Ohne Lange Worte hier mein Brief zum Thema „Bundeswehreinsatz im Inneren” – vielen Dank noch mal an Jens fürs Gegenlesen.
„Steter Tropfen höhlt den Stein“
Sicher ist dir das Sprichwort bekannt. Ebenso wie es dem Stein geht, kann es auch dem Grundgesetz passieren. Auch wenn nur Kleinigkeiten geändert werden, können diese auf Dauer das Grundgesetz aufweichen, verwässern. Der jetzt beschlossene Einsatz der Bundeswehr im Inneren ist so ein Tropfen. Sicher gibt es sinnvolle Änderungen und Ergänzungen, welche die Demokratie und die Rechte der Menschen in diesem Land stärken – ein Einsatz der Streitkräfte im Landesinneren dürfte aber wohl kaum dazu gehören und steht im Widerspruch zur ursprünglichen Intention des Grundgesetzes.
Als Mandatsträger im Deutschen Bundestag muss du dir daher die Frage gefallen lassen, vor welchem Hintergrund, mit welcher Begründung diese Änderungen angestrebt wird.
Gibt es eine konkrete Bedrohungslage?
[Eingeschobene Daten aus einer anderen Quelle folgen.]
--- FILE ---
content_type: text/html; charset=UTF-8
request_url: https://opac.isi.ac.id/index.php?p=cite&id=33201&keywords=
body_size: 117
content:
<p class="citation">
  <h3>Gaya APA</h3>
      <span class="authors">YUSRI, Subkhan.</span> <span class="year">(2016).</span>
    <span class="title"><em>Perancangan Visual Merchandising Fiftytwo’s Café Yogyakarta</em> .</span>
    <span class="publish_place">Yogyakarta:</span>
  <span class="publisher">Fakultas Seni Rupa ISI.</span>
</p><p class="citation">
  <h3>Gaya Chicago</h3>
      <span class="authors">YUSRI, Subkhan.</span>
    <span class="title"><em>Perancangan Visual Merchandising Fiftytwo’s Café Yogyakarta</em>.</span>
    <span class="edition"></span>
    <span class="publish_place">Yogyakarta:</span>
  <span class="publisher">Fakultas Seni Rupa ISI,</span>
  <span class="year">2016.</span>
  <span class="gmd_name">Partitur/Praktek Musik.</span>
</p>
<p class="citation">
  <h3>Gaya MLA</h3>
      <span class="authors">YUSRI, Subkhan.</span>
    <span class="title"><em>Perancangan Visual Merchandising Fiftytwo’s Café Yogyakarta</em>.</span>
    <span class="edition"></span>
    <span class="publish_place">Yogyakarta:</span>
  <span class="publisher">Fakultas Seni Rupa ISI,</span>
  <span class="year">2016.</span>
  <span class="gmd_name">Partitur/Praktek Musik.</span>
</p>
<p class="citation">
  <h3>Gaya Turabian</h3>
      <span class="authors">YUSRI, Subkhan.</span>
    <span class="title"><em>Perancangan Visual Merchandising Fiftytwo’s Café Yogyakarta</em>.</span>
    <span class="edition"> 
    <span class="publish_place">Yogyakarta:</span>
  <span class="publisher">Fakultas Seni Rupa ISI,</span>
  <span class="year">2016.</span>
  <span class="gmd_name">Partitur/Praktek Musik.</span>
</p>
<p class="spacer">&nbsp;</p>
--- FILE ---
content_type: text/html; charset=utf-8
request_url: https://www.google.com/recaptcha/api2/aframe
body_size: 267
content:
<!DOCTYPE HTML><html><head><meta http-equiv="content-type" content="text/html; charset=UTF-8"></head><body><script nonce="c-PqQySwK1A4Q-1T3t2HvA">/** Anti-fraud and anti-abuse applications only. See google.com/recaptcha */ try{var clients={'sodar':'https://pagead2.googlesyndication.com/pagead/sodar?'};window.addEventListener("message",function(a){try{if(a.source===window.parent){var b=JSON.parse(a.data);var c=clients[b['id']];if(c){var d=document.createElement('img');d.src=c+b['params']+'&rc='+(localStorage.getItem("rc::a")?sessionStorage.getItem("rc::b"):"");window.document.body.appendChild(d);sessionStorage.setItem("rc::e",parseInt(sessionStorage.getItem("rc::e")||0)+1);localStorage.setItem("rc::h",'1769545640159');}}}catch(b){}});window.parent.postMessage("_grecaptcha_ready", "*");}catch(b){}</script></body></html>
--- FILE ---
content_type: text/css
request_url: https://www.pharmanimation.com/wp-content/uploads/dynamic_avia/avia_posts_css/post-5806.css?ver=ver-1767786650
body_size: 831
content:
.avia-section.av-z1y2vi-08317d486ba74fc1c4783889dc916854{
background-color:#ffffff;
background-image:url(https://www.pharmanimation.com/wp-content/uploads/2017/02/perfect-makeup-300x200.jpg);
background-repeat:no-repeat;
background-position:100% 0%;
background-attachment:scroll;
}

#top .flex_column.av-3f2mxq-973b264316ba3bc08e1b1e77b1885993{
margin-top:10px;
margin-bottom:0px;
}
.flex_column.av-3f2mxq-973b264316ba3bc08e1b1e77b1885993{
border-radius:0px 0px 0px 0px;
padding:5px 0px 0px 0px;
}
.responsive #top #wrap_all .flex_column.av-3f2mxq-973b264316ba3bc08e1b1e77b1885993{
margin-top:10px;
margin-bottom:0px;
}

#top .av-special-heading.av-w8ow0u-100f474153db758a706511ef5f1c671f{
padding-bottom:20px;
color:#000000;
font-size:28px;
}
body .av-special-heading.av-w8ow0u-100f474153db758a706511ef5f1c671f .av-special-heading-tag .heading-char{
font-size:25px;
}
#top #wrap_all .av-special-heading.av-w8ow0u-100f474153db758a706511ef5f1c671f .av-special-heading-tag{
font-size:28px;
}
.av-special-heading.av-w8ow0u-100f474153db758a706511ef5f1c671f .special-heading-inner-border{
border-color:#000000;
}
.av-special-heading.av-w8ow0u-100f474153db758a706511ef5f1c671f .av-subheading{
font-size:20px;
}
Wenn ja, ist die Polizei, in deren Aufgabenbereich die Innere Sicherheit fällt, nicht in der Lage, dieser Gefahr zu begegnen?
In der Wahrnehmung der meisten Bürger haben wir eine Polizei, die eine hervorragende Arbeit leistet. Eine aktuelle Bedrohungslage ist nicht erkennbar – es kann natürlich sein, dass der Staat und seine Vertreter hier deutlich mehr wissen.
Sofern es aber keine konkrete Bedrohung gibt, besteht nicht die Notwendigkeit, vorauseilend das Grundgesetz einer möglicherweise nie eintretenden Lage anzupassen.
Interessant ist, im welchem Rahmen denn ein Einsatz der Streitkräfte erfolgen soll und womit dies begründet wird.
So soll zum Beispiel der Einsatz der Luftwaffe nur dann erfolgen, wenn ein entführtes Flugzeug ausschließlich von Terroristen besetzt ist. Wie wahrscheinlich ist das? Ist es nicht so, dass Terroristen bewusst Flugzeuge mit Passagieren, die sie als Geisel nehmen, entführen? Würden sie es künftig nicht erstrecht mit Geiseln entführen, um einem Abschuss zu entgehen? Letztendlich läuft es darauf hinaus, das die Tür für einen Abschuss einer entführten, vollbesetzten Passagiermaschine geöffnet wäre. So wird die Staatsräson über das Leben der Passagiere gestellt, deren Rettung einer der obersten Ziele sein sollte.
Als SPD-Mitglied hat mich besonders die Erklärung der Vertreter meiner Partei im Koalitionsausschuss entsetzt, die ich heute morgen der Presse entnehmen konnte:
„Die Sozialdemokraten werten diese Einigung als ihren Erfolg, weil sie damit deutlich weitergehende Pläne insbesondere von Bundesinnenminister Wolfgang Schäuble verhindert hätten.“
Ohne breite Zustimmung der SPD-Mandatsträger wäre weder eine weitreichende noch die derzeitige Änderung am Grundgesetz möglich, da die notwendige Zweidrittelmehrheit fehlt!
Als Genosse und Mandatsträger im Deutschen Bundestag fordere ich dich daher auf, der geplanten Änderung des Artikel 35 des Grundgesetzes nicht zuzustimmen und dich offen gegen den Einsatz der Bundeswehr im Inneren auszusprechen.